AI now behind majority of spam emails, new research finds

Email scammers are increasingly turning to artificial intelligence (AI) tools to launch large-scale spam campaigns, rather than sophisticated, targeted attacks, according to new research conducted by the Universities of Columbia and Chicago. The study, which leverages threat detection data from cybersecurity company Barracuda, found that 51% of spam emails are now AI-generated, compared to just 14% of business email compromise (BEC) messages. Nonetheless, the use of AI in both categories is rising steadily.
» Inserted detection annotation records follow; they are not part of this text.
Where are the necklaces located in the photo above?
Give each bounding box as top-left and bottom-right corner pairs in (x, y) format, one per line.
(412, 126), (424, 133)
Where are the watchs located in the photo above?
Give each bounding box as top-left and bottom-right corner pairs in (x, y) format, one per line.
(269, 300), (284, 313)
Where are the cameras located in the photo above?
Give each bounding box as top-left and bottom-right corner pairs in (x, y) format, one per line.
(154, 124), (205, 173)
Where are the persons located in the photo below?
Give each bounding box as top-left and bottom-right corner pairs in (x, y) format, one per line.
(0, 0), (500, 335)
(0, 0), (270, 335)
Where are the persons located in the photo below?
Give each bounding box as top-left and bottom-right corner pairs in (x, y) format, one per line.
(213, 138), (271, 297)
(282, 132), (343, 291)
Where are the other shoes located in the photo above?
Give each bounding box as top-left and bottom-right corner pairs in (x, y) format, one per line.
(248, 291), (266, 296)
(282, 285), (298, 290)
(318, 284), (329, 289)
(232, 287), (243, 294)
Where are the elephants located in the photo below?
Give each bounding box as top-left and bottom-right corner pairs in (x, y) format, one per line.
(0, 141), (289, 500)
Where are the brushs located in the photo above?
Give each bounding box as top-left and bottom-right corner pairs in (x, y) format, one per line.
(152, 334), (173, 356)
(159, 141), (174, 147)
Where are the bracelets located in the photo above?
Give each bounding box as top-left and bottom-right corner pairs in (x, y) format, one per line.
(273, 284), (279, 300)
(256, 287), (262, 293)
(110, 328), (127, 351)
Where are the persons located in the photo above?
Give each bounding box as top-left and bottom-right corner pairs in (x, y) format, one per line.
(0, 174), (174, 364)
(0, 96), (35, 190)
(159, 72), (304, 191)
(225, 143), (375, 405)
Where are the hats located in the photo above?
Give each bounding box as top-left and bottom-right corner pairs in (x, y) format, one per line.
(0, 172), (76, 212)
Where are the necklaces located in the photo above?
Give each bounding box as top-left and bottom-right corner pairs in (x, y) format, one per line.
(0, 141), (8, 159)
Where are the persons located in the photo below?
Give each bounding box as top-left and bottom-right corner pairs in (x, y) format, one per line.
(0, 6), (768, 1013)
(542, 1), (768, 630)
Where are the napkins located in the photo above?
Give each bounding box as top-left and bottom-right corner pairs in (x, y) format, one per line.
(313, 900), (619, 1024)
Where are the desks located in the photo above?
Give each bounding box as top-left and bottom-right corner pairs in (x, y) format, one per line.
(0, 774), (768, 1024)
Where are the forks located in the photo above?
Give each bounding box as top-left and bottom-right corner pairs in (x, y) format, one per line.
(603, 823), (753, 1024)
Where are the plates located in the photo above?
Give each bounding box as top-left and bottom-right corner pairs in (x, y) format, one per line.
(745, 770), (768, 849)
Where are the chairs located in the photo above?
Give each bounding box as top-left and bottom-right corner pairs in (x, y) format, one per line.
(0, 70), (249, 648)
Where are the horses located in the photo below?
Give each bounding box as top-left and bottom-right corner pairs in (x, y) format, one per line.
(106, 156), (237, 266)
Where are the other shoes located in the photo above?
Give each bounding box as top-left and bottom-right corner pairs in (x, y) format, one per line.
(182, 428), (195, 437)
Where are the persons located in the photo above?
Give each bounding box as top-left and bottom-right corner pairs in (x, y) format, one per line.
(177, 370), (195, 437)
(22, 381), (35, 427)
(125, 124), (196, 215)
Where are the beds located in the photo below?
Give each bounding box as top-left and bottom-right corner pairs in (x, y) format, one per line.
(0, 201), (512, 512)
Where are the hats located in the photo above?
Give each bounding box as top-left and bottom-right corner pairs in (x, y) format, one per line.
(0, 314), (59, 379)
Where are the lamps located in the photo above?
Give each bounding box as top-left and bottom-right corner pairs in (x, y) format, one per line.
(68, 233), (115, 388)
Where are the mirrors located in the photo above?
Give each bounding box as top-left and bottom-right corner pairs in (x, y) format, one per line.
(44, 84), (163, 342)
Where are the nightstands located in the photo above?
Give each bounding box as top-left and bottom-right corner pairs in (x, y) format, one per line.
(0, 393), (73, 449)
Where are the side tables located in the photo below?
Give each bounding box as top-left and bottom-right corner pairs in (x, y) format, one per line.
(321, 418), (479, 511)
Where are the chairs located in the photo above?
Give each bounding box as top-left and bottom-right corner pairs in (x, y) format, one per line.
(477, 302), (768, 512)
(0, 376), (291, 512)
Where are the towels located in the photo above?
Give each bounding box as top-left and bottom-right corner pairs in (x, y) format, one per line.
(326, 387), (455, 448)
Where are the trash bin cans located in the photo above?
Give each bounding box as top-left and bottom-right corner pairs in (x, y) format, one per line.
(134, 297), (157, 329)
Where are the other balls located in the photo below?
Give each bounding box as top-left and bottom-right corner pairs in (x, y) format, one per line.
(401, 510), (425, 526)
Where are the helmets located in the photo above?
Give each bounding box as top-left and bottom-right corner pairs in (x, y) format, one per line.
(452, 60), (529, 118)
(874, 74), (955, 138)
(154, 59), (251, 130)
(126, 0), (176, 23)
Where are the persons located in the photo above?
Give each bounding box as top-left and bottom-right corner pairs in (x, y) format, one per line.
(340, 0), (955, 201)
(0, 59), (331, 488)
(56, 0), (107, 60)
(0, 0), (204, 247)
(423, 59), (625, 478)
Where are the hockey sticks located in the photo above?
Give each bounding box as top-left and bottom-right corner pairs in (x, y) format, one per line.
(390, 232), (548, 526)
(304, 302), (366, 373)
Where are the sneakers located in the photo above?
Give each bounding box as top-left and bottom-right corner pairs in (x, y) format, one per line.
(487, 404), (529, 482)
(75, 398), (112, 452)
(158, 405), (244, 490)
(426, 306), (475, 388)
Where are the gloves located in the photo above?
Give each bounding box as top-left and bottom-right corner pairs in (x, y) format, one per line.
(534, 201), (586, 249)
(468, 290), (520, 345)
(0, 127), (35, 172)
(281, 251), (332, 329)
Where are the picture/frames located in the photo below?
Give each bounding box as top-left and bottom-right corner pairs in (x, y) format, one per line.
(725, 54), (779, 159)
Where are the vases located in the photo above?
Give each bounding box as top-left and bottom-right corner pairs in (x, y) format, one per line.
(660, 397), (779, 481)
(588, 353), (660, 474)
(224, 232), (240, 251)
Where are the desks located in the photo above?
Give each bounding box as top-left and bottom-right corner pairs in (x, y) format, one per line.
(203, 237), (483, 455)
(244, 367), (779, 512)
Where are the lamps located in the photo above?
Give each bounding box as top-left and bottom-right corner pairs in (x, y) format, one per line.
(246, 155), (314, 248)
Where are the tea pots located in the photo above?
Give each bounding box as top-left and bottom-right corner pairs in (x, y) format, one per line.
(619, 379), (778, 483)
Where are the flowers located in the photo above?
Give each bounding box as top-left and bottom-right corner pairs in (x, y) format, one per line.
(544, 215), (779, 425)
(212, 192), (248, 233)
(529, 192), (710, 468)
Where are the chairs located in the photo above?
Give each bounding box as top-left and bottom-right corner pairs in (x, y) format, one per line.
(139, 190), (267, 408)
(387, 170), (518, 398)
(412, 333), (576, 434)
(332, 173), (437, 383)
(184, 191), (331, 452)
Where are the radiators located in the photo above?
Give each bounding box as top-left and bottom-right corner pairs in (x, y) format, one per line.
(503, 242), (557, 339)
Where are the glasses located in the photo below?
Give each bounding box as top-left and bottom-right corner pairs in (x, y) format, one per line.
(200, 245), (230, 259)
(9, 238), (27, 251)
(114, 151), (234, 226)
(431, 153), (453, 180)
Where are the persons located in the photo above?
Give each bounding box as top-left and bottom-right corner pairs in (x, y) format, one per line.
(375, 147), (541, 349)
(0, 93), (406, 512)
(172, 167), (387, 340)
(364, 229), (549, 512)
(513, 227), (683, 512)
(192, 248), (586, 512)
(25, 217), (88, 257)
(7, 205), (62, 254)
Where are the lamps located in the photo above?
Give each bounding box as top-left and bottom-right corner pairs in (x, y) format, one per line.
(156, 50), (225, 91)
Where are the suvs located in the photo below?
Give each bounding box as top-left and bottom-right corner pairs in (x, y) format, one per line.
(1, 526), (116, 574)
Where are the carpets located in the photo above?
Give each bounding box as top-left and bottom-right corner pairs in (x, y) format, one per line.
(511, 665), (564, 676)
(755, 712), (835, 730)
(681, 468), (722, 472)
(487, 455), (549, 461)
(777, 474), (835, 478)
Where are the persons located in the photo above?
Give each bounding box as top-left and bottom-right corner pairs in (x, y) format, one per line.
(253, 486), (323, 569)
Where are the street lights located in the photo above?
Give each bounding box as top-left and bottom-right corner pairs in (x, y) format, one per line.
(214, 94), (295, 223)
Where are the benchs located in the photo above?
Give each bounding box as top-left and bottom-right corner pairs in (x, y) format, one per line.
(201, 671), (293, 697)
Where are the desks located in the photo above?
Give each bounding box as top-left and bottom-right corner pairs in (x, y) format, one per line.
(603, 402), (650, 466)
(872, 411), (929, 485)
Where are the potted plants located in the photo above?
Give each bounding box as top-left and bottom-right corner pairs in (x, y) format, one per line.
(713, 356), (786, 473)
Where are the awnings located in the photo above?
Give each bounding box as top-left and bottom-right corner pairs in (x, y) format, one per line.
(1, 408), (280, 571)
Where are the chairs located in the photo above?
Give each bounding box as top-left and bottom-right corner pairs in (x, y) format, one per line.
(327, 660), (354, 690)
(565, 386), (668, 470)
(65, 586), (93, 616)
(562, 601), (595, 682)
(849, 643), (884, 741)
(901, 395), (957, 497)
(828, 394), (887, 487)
The researchers analysed a vast dataset of unsolicited and malicious emails provided by Barracuda, spanning from February 2022 to April 2025. 

Key findings

Their findings highlight several key trends. By April 2025, 51% of spam emails were generated using AI rather than written by humans, indicating a significant shift towards automation in low-effort cyberattacks. During the same period, 14% of business email compromise (BEC) attacks were also AI-generated. A steady increase in AI-generated email content has been observed since the public release of ChatGPT in November 2022. AI-written emails are typically more formal and polished, often employing sophisticated language and exhibiting fewer grammatical errors compared to those written by humans. Cybercriminals appear to be leveraging AI to experiment with different wording and phrasing, in order to evade security filters and increase the likelihood that recipients will click on malicious links. However, while the quality and effectiveness of the content are improving through the use of AI, attackers have yet to significantly change their overall tactics.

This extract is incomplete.